[Opening Material provided section]

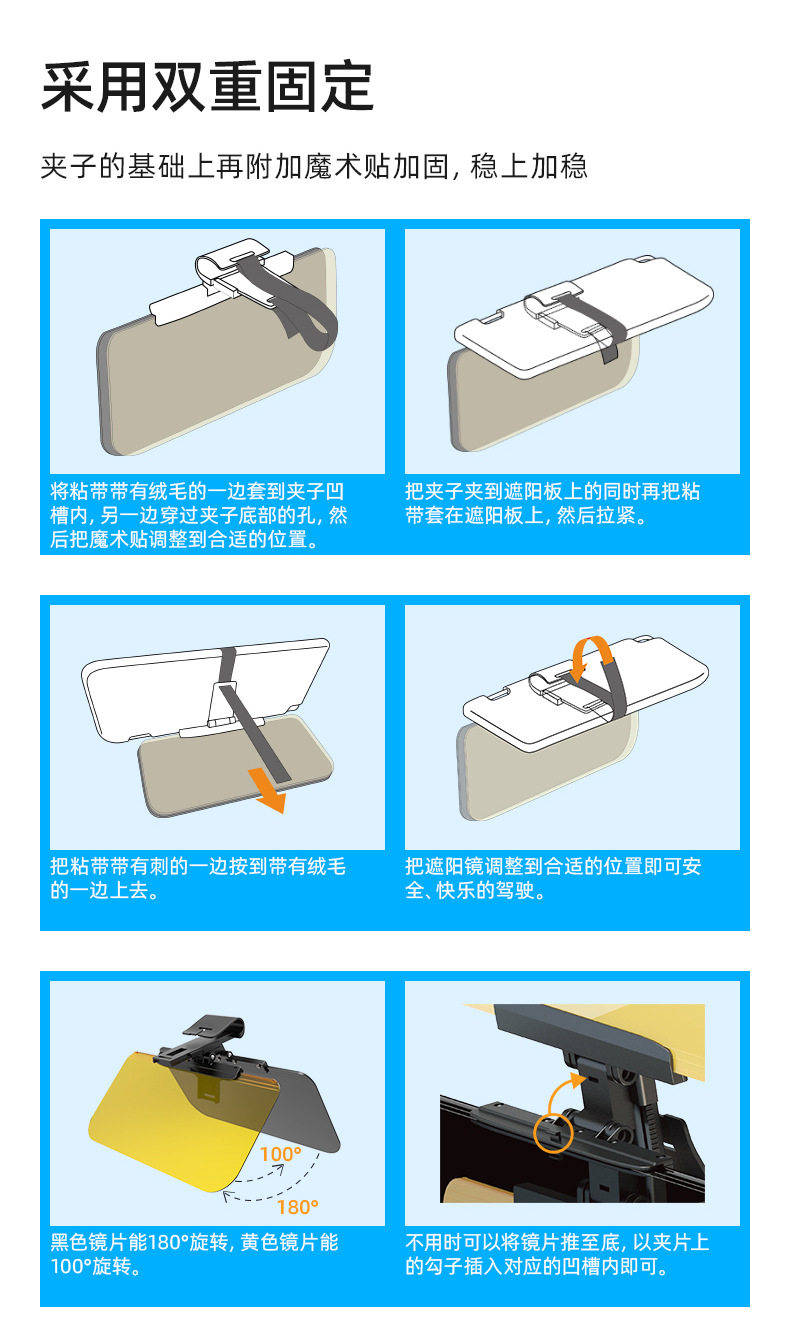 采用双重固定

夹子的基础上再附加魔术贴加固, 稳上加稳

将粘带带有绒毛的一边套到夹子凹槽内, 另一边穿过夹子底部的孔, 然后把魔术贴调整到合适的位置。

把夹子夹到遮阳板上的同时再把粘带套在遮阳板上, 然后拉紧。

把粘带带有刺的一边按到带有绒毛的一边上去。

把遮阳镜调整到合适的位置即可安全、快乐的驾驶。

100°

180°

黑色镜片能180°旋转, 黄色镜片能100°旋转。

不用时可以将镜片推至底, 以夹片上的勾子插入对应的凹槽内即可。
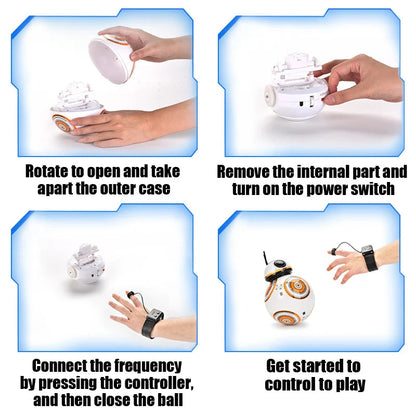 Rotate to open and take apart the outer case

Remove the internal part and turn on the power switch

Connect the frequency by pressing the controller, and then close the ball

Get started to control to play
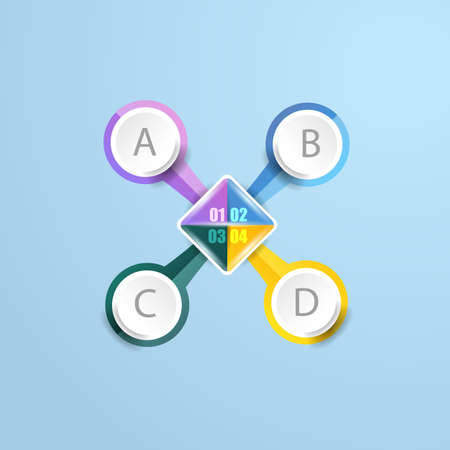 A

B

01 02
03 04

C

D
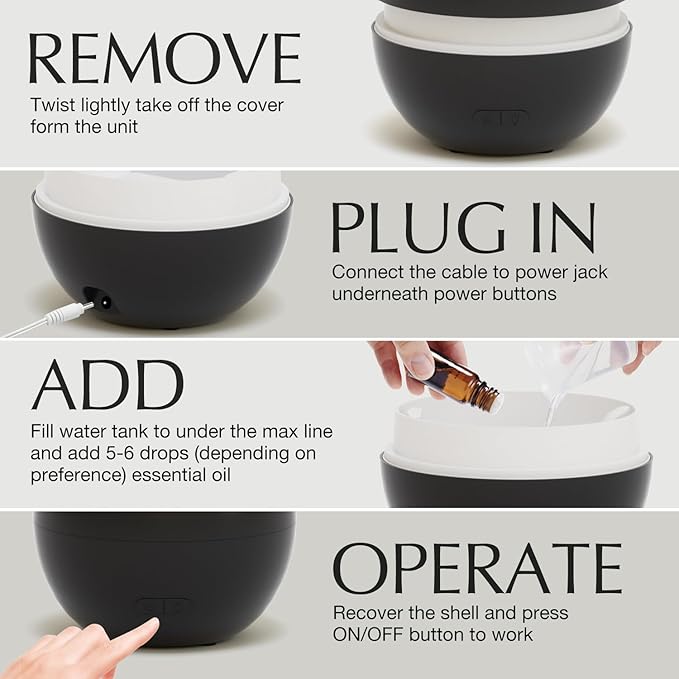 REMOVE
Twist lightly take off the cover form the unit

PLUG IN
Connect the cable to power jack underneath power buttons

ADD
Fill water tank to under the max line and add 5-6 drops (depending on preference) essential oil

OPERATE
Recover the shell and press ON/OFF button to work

[Closing Material provided section]
[Opening Material provided section]

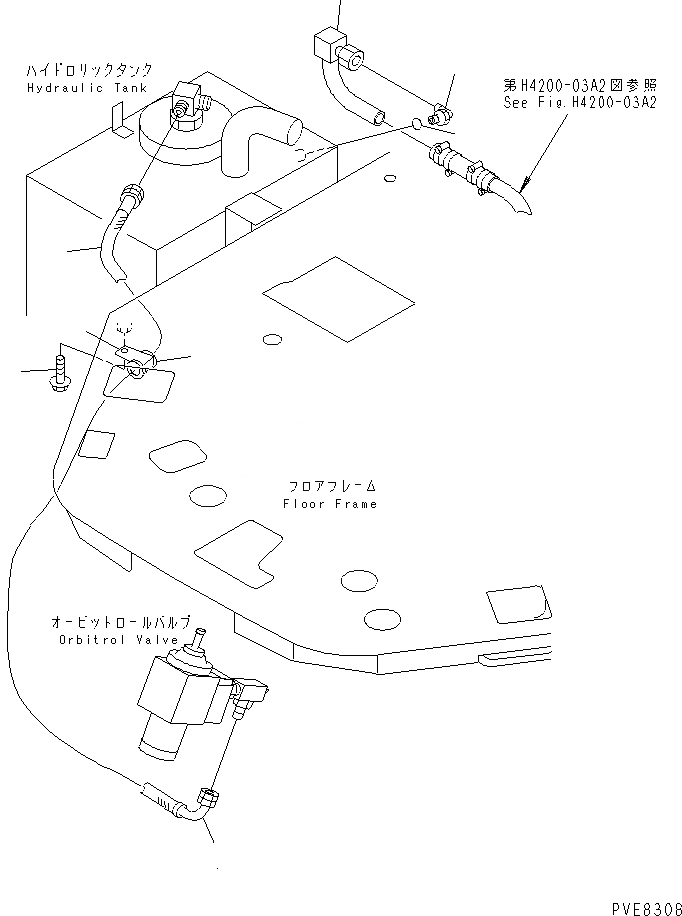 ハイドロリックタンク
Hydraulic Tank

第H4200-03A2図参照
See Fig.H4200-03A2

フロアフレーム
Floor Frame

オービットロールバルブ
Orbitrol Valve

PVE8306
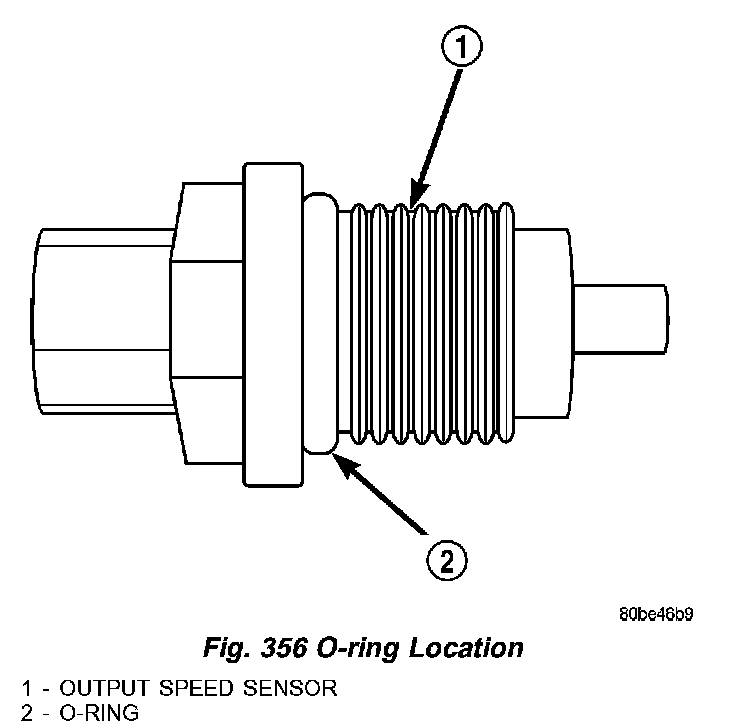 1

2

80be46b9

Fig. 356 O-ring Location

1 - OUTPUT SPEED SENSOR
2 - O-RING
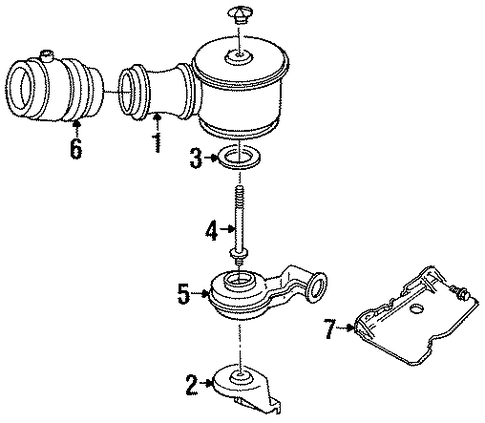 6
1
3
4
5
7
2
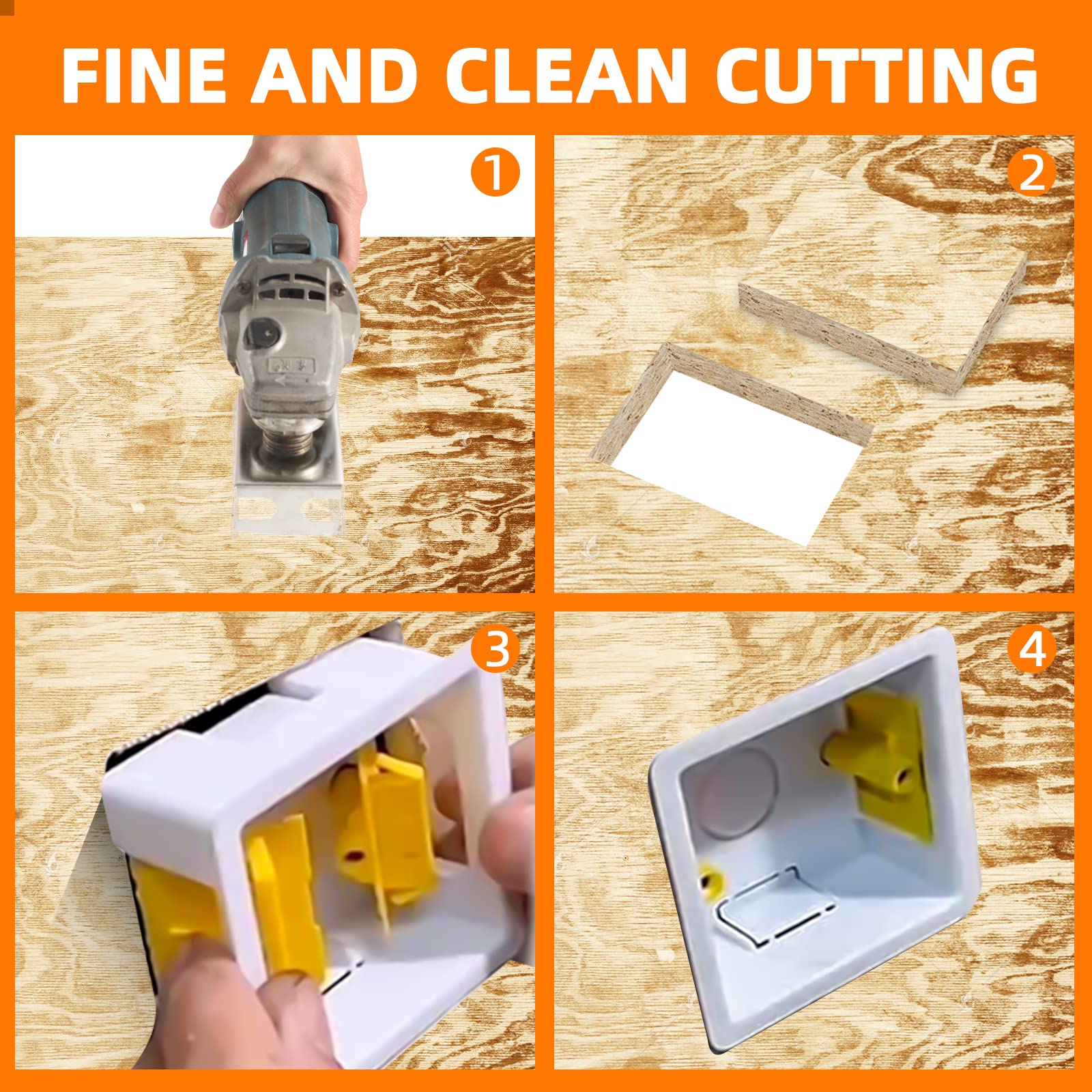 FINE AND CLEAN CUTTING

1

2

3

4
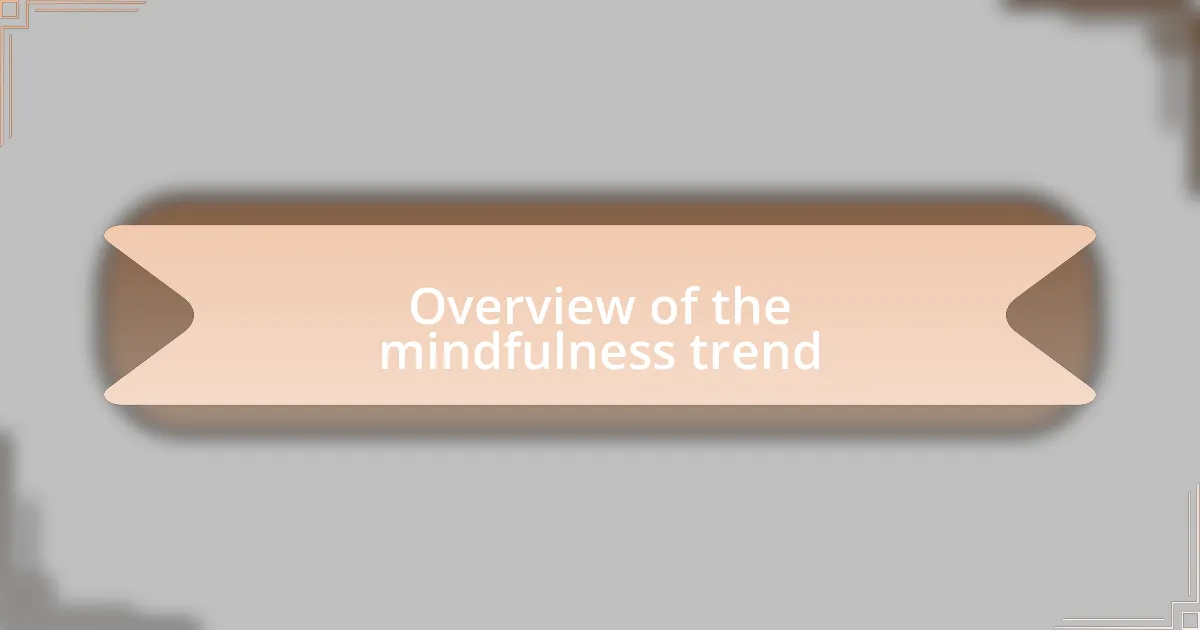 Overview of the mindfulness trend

[Closing Material provided section]

Go through the entries above and copy out every line that includes the word "Connect".

## Exercise solution:
Connect the frequency by pressing the controller, and then close the ball
Connect the cable to power jack underneath power buttons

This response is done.